The idea that H-1B visas are 'limiting American jobs is a fallacy,' says analyst

A demonstrator holds a sign to protest against President Donald Trump's executive order banning refugees and immigrants from seven primarily Muslim countries during a rally in Philadelphia, Pennsylvania, February 4, 2017.
Tom Mihalek | Reuters

The ideas that the H-1B visa program is "limiting American jobs is a fallacy," Foundation Capital General Partner Paul Holland told CNBC on Tuesday.

President Trump's call for the review of the H-1B visa program, has many tech companies in Silicon Valley worried about possible limitations on the visas for high skilled immigrant workers.

"The concept behind limiting the H-1B visas we think is a pretty bad idea overall," said Holland. "I think the notion that somehow...we're limiting American jobs for these highly trained engineers and highly trained technical people is a fallacy," he said.

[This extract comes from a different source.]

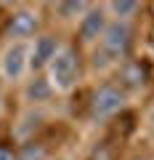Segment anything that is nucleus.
I'll return each mask as SVG.
<instances>
[{"label":"nucleus","mask_w":154,"mask_h":160,"mask_svg":"<svg viewBox=\"0 0 154 160\" xmlns=\"http://www.w3.org/2000/svg\"><path fill=\"white\" fill-rule=\"evenodd\" d=\"M0 109H3V99H0Z\"/></svg>","instance_id":"nucleus-15"},{"label":"nucleus","mask_w":154,"mask_h":160,"mask_svg":"<svg viewBox=\"0 0 154 160\" xmlns=\"http://www.w3.org/2000/svg\"><path fill=\"white\" fill-rule=\"evenodd\" d=\"M120 75H122V80H125V86H130V88H141L143 83H146V72H143V67L136 64V62H125L122 69H120Z\"/></svg>","instance_id":"nucleus-11"},{"label":"nucleus","mask_w":154,"mask_h":160,"mask_svg":"<svg viewBox=\"0 0 154 160\" xmlns=\"http://www.w3.org/2000/svg\"><path fill=\"white\" fill-rule=\"evenodd\" d=\"M43 158H45L43 147H40V144H32V142L24 144V147L16 152V160H43Z\"/></svg>","instance_id":"nucleus-12"},{"label":"nucleus","mask_w":154,"mask_h":160,"mask_svg":"<svg viewBox=\"0 0 154 160\" xmlns=\"http://www.w3.org/2000/svg\"><path fill=\"white\" fill-rule=\"evenodd\" d=\"M109 24V13L104 6H91L85 13H82V19L77 22V38H80V43H85V46H96L98 40H101L104 29H106Z\"/></svg>","instance_id":"nucleus-6"},{"label":"nucleus","mask_w":154,"mask_h":160,"mask_svg":"<svg viewBox=\"0 0 154 160\" xmlns=\"http://www.w3.org/2000/svg\"><path fill=\"white\" fill-rule=\"evenodd\" d=\"M104 8H106L112 22L130 24V19L141 11V3H136V0H112V3H104Z\"/></svg>","instance_id":"nucleus-9"},{"label":"nucleus","mask_w":154,"mask_h":160,"mask_svg":"<svg viewBox=\"0 0 154 160\" xmlns=\"http://www.w3.org/2000/svg\"><path fill=\"white\" fill-rule=\"evenodd\" d=\"M0 86H3V75H0Z\"/></svg>","instance_id":"nucleus-14"},{"label":"nucleus","mask_w":154,"mask_h":160,"mask_svg":"<svg viewBox=\"0 0 154 160\" xmlns=\"http://www.w3.org/2000/svg\"><path fill=\"white\" fill-rule=\"evenodd\" d=\"M128 102V93L117 86H101L91 96V118L93 120H106L114 118Z\"/></svg>","instance_id":"nucleus-4"},{"label":"nucleus","mask_w":154,"mask_h":160,"mask_svg":"<svg viewBox=\"0 0 154 160\" xmlns=\"http://www.w3.org/2000/svg\"><path fill=\"white\" fill-rule=\"evenodd\" d=\"M0 160H16V149H13V147H6V144H0Z\"/></svg>","instance_id":"nucleus-13"},{"label":"nucleus","mask_w":154,"mask_h":160,"mask_svg":"<svg viewBox=\"0 0 154 160\" xmlns=\"http://www.w3.org/2000/svg\"><path fill=\"white\" fill-rule=\"evenodd\" d=\"M37 29H40V13L35 8H19L8 19V38L11 40L29 43V40L37 38Z\"/></svg>","instance_id":"nucleus-7"},{"label":"nucleus","mask_w":154,"mask_h":160,"mask_svg":"<svg viewBox=\"0 0 154 160\" xmlns=\"http://www.w3.org/2000/svg\"><path fill=\"white\" fill-rule=\"evenodd\" d=\"M45 78L56 93L72 91L77 86V80H80V53H77V48L69 46V43H61L58 53L53 56V62L45 69Z\"/></svg>","instance_id":"nucleus-2"},{"label":"nucleus","mask_w":154,"mask_h":160,"mask_svg":"<svg viewBox=\"0 0 154 160\" xmlns=\"http://www.w3.org/2000/svg\"><path fill=\"white\" fill-rule=\"evenodd\" d=\"M130 38H133L130 24L112 22V19H109L101 40L93 46V53H91L93 69H109V67H114V64H120L122 59L128 56V51H130Z\"/></svg>","instance_id":"nucleus-1"},{"label":"nucleus","mask_w":154,"mask_h":160,"mask_svg":"<svg viewBox=\"0 0 154 160\" xmlns=\"http://www.w3.org/2000/svg\"><path fill=\"white\" fill-rule=\"evenodd\" d=\"M91 8V3H85V0H67V3H56V16L64 19V22H80L82 13Z\"/></svg>","instance_id":"nucleus-10"},{"label":"nucleus","mask_w":154,"mask_h":160,"mask_svg":"<svg viewBox=\"0 0 154 160\" xmlns=\"http://www.w3.org/2000/svg\"><path fill=\"white\" fill-rule=\"evenodd\" d=\"M0 75L8 83H19L29 75V43L11 40L0 53Z\"/></svg>","instance_id":"nucleus-3"},{"label":"nucleus","mask_w":154,"mask_h":160,"mask_svg":"<svg viewBox=\"0 0 154 160\" xmlns=\"http://www.w3.org/2000/svg\"><path fill=\"white\" fill-rule=\"evenodd\" d=\"M58 48H61V40L56 35H48V32L29 40V75H45L48 64L53 62Z\"/></svg>","instance_id":"nucleus-5"},{"label":"nucleus","mask_w":154,"mask_h":160,"mask_svg":"<svg viewBox=\"0 0 154 160\" xmlns=\"http://www.w3.org/2000/svg\"><path fill=\"white\" fill-rule=\"evenodd\" d=\"M53 86L48 83L45 75H29V80L24 83V99L29 104H45L53 99Z\"/></svg>","instance_id":"nucleus-8"}]
</instances>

Holland says any drastic changes to the program could have dire consequences for tech innovation in the U.S. "We cannot graduate enough highly trained engineers in this country or in Canada or the UK or other places we draw from," he said. With the U.S. tech ecosystem creating jobs across the board worldwide he says we are not in a position to hire the best people without access to international talent.

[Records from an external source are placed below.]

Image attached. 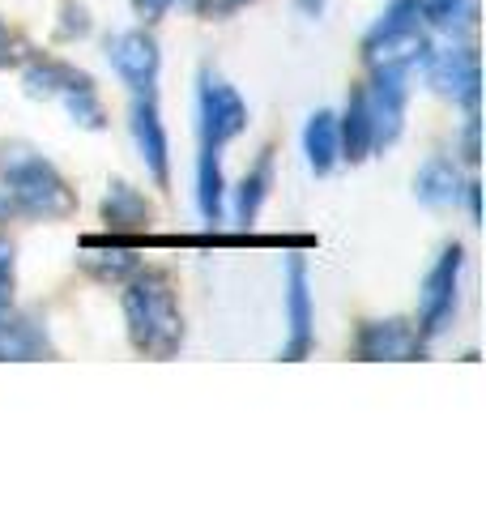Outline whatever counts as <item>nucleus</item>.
I'll return each mask as SVG.
<instances>
[{
	"instance_id": "nucleus-10",
	"label": "nucleus",
	"mask_w": 486,
	"mask_h": 512,
	"mask_svg": "<svg viewBox=\"0 0 486 512\" xmlns=\"http://www.w3.org/2000/svg\"><path fill=\"white\" fill-rule=\"evenodd\" d=\"M431 82L444 94H461L465 107L474 111V103H478V56H474V47L444 52V60L431 69Z\"/></svg>"
},
{
	"instance_id": "nucleus-21",
	"label": "nucleus",
	"mask_w": 486,
	"mask_h": 512,
	"mask_svg": "<svg viewBox=\"0 0 486 512\" xmlns=\"http://www.w3.org/2000/svg\"><path fill=\"white\" fill-rule=\"evenodd\" d=\"M133 5H137V13H141L145 22H158L162 13H167V9L175 5V0H133Z\"/></svg>"
},
{
	"instance_id": "nucleus-5",
	"label": "nucleus",
	"mask_w": 486,
	"mask_h": 512,
	"mask_svg": "<svg viewBox=\"0 0 486 512\" xmlns=\"http://www.w3.org/2000/svg\"><path fill=\"white\" fill-rule=\"evenodd\" d=\"M457 278H461V248L452 244V248H444L440 261H435V269L427 274V286H423V333L427 338H435L452 320V308H457Z\"/></svg>"
},
{
	"instance_id": "nucleus-1",
	"label": "nucleus",
	"mask_w": 486,
	"mask_h": 512,
	"mask_svg": "<svg viewBox=\"0 0 486 512\" xmlns=\"http://www.w3.org/2000/svg\"><path fill=\"white\" fill-rule=\"evenodd\" d=\"M124 316L128 329H133V342L141 350H154V355H171L180 346V308H175V295L167 278L145 274L124 291Z\"/></svg>"
},
{
	"instance_id": "nucleus-12",
	"label": "nucleus",
	"mask_w": 486,
	"mask_h": 512,
	"mask_svg": "<svg viewBox=\"0 0 486 512\" xmlns=\"http://www.w3.org/2000/svg\"><path fill=\"white\" fill-rule=\"evenodd\" d=\"M337 141H342V158H350V163H359V158H367V150H376L371 146V116H367L363 90L350 99L346 120L337 124Z\"/></svg>"
},
{
	"instance_id": "nucleus-9",
	"label": "nucleus",
	"mask_w": 486,
	"mask_h": 512,
	"mask_svg": "<svg viewBox=\"0 0 486 512\" xmlns=\"http://www.w3.org/2000/svg\"><path fill=\"white\" fill-rule=\"evenodd\" d=\"M286 312H290V346H286V359H303L307 346H312V291H307V269H303V261H290Z\"/></svg>"
},
{
	"instance_id": "nucleus-13",
	"label": "nucleus",
	"mask_w": 486,
	"mask_h": 512,
	"mask_svg": "<svg viewBox=\"0 0 486 512\" xmlns=\"http://www.w3.org/2000/svg\"><path fill=\"white\" fill-rule=\"evenodd\" d=\"M47 350V338L30 325V320H9L0 316V359H39Z\"/></svg>"
},
{
	"instance_id": "nucleus-3",
	"label": "nucleus",
	"mask_w": 486,
	"mask_h": 512,
	"mask_svg": "<svg viewBox=\"0 0 486 512\" xmlns=\"http://www.w3.org/2000/svg\"><path fill=\"white\" fill-rule=\"evenodd\" d=\"M405 82L410 64H376V77L363 90L367 116H371V146H393L405 120Z\"/></svg>"
},
{
	"instance_id": "nucleus-4",
	"label": "nucleus",
	"mask_w": 486,
	"mask_h": 512,
	"mask_svg": "<svg viewBox=\"0 0 486 512\" xmlns=\"http://www.w3.org/2000/svg\"><path fill=\"white\" fill-rule=\"evenodd\" d=\"M243 124H248V107H243L239 94L218 82L214 73L201 77V137L205 146H226L235 133H243Z\"/></svg>"
},
{
	"instance_id": "nucleus-7",
	"label": "nucleus",
	"mask_w": 486,
	"mask_h": 512,
	"mask_svg": "<svg viewBox=\"0 0 486 512\" xmlns=\"http://www.w3.org/2000/svg\"><path fill=\"white\" fill-rule=\"evenodd\" d=\"M133 137H137V146H141L145 167L154 171V180L167 184V133H162V120H158L154 90H137V103H133Z\"/></svg>"
},
{
	"instance_id": "nucleus-11",
	"label": "nucleus",
	"mask_w": 486,
	"mask_h": 512,
	"mask_svg": "<svg viewBox=\"0 0 486 512\" xmlns=\"http://www.w3.org/2000/svg\"><path fill=\"white\" fill-rule=\"evenodd\" d=\"M303 146H307V163H312L316 175L333 171V163L342 158V141H337V116L333 111H316V116L307 120Z\"/></svg>"
},
{
	"instance_id": "nucleus-2",
	"label": "nucleus",
	"mask_w": 486,
	"mask_h": 512,
	"mask_svg": "<svg viewBox=\"0 0 486 512\" xmlns=\"http://www.w3.org/2000/svg\"><path fill=\"white\" fill-rule=\"evenodd\" d=\"M5 184L18 210L39 214V218H64L73 210V192L60 180L52 163H43L30 150H9L5 154Z\"/></svg>"
},
{
	"instance_id": "nucleus-8",
	"label": "nucleus",
	"mask_w": 486,
	"mask_h": 512,
	"mask_svg": "<svg viewBox=\"0 0 486 512\" xmlns=\"http://www.w3.org/2000/svg\"><path fill=\"white\" fill-rule=\"evenodd\" d=\"M418 333L405 320H371L359 333V359H410Z\"/></svg>"
},
{
	"instance_id": "nucleus-24",
	"label": "nucleus",
	"mask_w": 486,
	"mask_h": 512,
	"mask_svg": "<svg viewBox=\"0 0 486 512\" xmlns=\"http://www.w3.org/2000/svg\"><path fill=\"white\" fill-rule=\"evenodd\" d=\"M5 47H9V35H5V26H0V52H5Z\"/></svg>"
},
{
	"instance_id": "nucleus-23",
	"label": "nucleus",
	"mask_w": 486,
	"mask_h": 512,
	"mask_svg": "<svg viewBox=\"0 0 486 512\" xmlns=\"http://www.w3.org/2000/svg\"><path fill=\"white\" fill-rule=\"evenodd\" d=\"M9 218V197H0V222Z\"/></svg>"
},
{
	"instance_id": "nucleus-6",
	"label": "nucleus",
	"mask_w": 486,
	"mask_h": 512,
	"mask_svg": "<svg viewBox=\"0 0 486 512\" xmlns=\"http://www.w3.org/2000/svg\"><path fill=\"white\" fill-rule=\"evenodd\" d=\"M107 60L133 90H150L158 77V43L145 35V30H124V35H116L107 43Z\"/></svg>"
},
{
	"instance_id": "nucleus-19",
	"label": "nucleus",
	"mask_w": 486,
	"mask_h": 512,
	"mask_svg": "<svg viewBox=\"0 0 486 512\" xmlns=\"http://www.w3.org/2000/svg\"><path fill=\"white\" fill-rule=\"evenodd\" d=\"M81 261H86V269H94V274L99 278H124L128 269H137V256L128 252V248H86V256H81Z\"/></svg>"
},
{
	"instance_id": "nucleus-18",
	"label": "nucleus",
	"mask_w": 486,
	"mask_h": 512,
	"mask_svg": "<svg viewBox=\"0 0 486 512\" xmlns=\"http://www.w3.org/2000/svg\"><path fill=\"white\" fill-rule=\"evenodd\" d=\"M269 180H273V158L261 154V163L243 175V184H239V218L243 222H252L256 210H261V201L269 197Z\"/></svg>"
},
{
	"instance_id": "nucleus-22",
	"label": "nucleus",
	"mask_w": 486,
	"mask_h": 512,
	"mask_svg": "<svg viewBox=\"0 0 486 512\" xmlns=\"http://www.w3.org/2000/svg\"><path fill=\"white\" fill-rule=\"evenodd\" d=\"M197 5L209 13H235L239 5H248V0H197Z\"/></svg>"
},
{
	"instance_id": "nucleus-17",
	"label": "nucleus",
	"mask_w": 486,
	"mask_h": 512,
	"mask_svg": "<svg viewBox=\"0 0 486 512\" xmlns=\"http://www.w3.org/2000/svg\"><path fill=\"white\" fill-rule=\"evenodd\" d=\"M197 197H201V214H205L209 222H218V214H222V171H218V146H201Z\"/></svg>"
},
{
	"instance_id": "nucleus-20",
	"label": "nucleus",
	"mask_w": 486,
	"mask_h": 512,
	"mask_svg": "<svg viewBox=\"0 0 486 512\" xmlns=\"http://www.w3.org/2000/svg\"><path fill=\"white\" fill-rule=\"evenodd\" d=\"M69 82H77V73L73 69H64V64H35V69H26V86L30 94H43V99H52V94H60Z\"/></svg>"
},
{
	"instance_id": "nucleus-16",
	"label": "nucleus",
	"mask_w": 486,
	"mask_h": 512,
	"mask_svg": "<svg viewBox=\"0 0 486 512\" xmlns=\"http://www.w3.org/2000/svg\"><path fill=\"white\" fill-rule=\"evenodd\" d=\"M60 94H64V103H69V116H73L77 124H86V128H103V124H107V111H103V103H99V94H94L90 77L77 73V82H69Z\"/></svg>"
},
{
	"instance_id": "nucleus-14",
	"label": "nucleus",
	"mask_w": 486,
	"mask_h": 512,
	"mask_svg": "<svg viewBox=\"0 0 486 512\" xmlns=\"http://www.w3.org/2000/svg\"><path fill=\"white\" fill-rule=\"evenodd\" d=\"M414 192H418V201H427V205H452L461 192L457 171H452V163H444V158H435V163H427L418 171Z\"/></svg>"
},
{
	"instance_id": "nucleus-15",
	"label": "nucleus",
	"mask_w": 486,
	"mask_h": 512,
	"mask_svg": "<svg viewBox=\"0 0 486 512\" xmlns=\"http://www.w3.org/2000/svg\"><path fill=\"white\" fill-rule=\"evenodd\" d=\"M103 214H107V227L124 231V227H141L145 214H150V205H145L141 192H133L128 184H116L103 201Z\"/></svg>"
}]
</instances>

Yet, we've seen a decline in the number of employers seeking H-1B visas. There are only 199,000 applications for admission in 2018, down from 236,000 last year. Gartner said, "It's probably to some extent related to individual people deciding do I want to come into the country in this environment or would I rather take a job in another country where it may be more welcoming for me and my family?"

Of those 199,000 applications, 85,000 will be accepted, according to the latest guidelines from the Citizenship and Immigration Services web site.